Sejarah Singkat Rahang Tuna

Awalnya, rahang ikan tuna sering terabaikan karena dianggap tidak banyak daging. Namun, ukuran ikan tuna yang besar justru menyimpan potongan daging tebal dan juicy di bagian rahangnya. Inilah yang kemudian diolah oleh para pengusaha kuliner Manado, salah satunya Reki yang dikenal sebagai pelopor menu ini.

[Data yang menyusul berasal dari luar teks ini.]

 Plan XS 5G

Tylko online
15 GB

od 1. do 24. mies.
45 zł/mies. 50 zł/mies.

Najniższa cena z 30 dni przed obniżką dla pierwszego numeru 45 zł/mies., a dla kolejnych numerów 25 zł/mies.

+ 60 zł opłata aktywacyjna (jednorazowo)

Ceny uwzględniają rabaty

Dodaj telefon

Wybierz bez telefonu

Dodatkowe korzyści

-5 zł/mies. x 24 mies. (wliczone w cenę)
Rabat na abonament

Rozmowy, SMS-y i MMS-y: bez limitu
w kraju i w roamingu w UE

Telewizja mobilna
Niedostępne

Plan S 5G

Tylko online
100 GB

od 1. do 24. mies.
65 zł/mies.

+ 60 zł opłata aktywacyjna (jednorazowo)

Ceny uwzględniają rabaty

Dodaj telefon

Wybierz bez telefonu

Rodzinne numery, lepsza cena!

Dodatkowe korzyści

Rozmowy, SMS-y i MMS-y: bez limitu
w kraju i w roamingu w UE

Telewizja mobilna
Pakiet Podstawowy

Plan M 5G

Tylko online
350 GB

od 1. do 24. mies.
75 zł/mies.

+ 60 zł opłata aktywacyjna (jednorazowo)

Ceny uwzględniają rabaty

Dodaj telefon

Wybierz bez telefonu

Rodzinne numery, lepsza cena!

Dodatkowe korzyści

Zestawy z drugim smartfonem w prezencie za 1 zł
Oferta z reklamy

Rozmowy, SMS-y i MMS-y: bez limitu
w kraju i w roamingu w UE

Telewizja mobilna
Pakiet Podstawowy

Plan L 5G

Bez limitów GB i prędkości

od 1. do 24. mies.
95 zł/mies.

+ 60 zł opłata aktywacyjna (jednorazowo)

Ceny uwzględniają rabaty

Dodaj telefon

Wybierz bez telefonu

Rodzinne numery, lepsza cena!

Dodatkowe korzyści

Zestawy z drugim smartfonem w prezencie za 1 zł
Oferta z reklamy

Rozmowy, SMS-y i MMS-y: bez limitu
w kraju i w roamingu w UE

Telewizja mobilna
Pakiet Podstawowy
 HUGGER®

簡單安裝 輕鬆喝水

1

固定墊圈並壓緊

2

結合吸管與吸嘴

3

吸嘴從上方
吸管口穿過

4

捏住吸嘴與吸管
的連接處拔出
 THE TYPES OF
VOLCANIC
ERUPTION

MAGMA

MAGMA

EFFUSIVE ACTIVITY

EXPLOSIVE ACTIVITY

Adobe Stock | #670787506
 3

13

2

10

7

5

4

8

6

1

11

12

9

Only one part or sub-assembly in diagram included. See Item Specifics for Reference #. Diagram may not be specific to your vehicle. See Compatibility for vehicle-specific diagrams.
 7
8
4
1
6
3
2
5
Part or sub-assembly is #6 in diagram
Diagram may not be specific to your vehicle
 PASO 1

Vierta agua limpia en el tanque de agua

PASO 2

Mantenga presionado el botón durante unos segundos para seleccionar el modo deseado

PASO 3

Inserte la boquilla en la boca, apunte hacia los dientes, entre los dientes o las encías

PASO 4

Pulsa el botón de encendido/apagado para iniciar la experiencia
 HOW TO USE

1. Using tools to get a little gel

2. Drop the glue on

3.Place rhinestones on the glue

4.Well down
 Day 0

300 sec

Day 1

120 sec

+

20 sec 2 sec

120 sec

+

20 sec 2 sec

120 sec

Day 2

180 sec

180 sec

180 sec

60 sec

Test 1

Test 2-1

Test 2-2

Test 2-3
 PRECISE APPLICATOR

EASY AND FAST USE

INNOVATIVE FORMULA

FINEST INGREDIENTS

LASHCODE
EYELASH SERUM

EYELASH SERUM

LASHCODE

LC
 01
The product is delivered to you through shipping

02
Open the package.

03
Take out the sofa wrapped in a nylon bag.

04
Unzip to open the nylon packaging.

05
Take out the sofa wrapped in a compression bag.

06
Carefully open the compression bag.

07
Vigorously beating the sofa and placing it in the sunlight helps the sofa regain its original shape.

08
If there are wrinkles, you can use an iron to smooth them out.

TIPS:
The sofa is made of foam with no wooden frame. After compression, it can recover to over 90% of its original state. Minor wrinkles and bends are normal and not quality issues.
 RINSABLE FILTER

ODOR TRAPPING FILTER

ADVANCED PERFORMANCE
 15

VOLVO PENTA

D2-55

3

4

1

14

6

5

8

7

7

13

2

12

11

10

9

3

Dengan pasokan tuna segar dari perairan Bitung—salah satu daerah penghasil tuna terbesar di Indonesia—rahang tuna bakar langsung mendapat tempat di hati pecinta kuliner. Sekarang, hampir setiap rumah makan seafood di Manado menyajikan menu ini, biasanya ditemani sambal pedas seperti dabu-dabu atau rica-rica.

Proses Pembuatan dan Rasa yang Menggoda

Meski terlihat sederhana, rahang tuna bakar punya proses pengolahan yang khas:

Persiapan Bahan – Rahang tuna segar dibersihkan hingga tidak berbau amis.

Marinasi – Dilumuri perasan jeruk nipis/kesturi, garam, dan kadang tambahan bumbu halus (cabai, bawang merah, bawang putih, jahe, lengkuas, terasi). Dibiarkan sekitar 30 menit agar meresap.

Pemanggangan – Dipanggang di atas bara api, sering memakai sabut kelapa untuk memberi aroma smokey alami. Selama dipanggang, rahang diolesi minyak dan jeruk nipis atau sambal rica. Proses ini berlangsung ±20 menit sampai daging matang merata.

Penyajian – Disajikan panas-panas dengan nasi putih, sayur kangkung, dan sambal khas Manado seperti dabu-dabu segar, rica bakar, atau sambal roa.

Hasilnya? Perpaduan gurih daging tuna yang lembut, rasa pedas sambal yang “nendang”, segarnya jeruk nipis, dan aroma asap yang menggoda. Tekstur dagingnya empuk tapi agak kenyal, dengan sensasi seru saat mengorek daging di sela-sela tulang rahang.

Nilai Gizi Rahang Tuna

Selain lezat, rahang tuna juga menyimpan manfaat kesehatan: Protein tinggi → penting untuk membangun dan memperbaiki jaringan tubuh. Omega-3 → membantu menjaga kesehatan jantung, menurunkan kolesterol, dan baik untuk otak. Vitamin B & Mineral → mendukung metabolisme dan sistem saraf. Rendah lemak → relatif lebih sehat dibanding bagian tubuh ikan lain. Namun, bagi yang sensitif terhadap pedas, sebaiknya hati-hati dengan sambal khas Manado yang terkenal ekstra pedas.

Kuliner dan Budaya

Rahang tuna bakar kini bukan hanya makanan, tapi sudah jadi ikon kuliner modern Manado. Popularitasnya mendongkrak wisata kuliner, baik di Sulawesi Utara maupun di kota-kota besar lain seperti Jakarta dan Bandung. Media sosial ikut berperan besar menyebarkan tren ini, dengan banyak unggahan yang memamerkan kelezatan menu satu ini.

Meski promosi dari pemerintah daerah masih minim, daya tarik rahang tuna bakar tetap kuat. Kehadirannya memperkaya ragam kuliner Indonesia dengan rasa yang unik: pedas, gurih, asam, dan smokey—sebuah pengalaman kuliner yang wajib dicoba setiap penggemar seafood.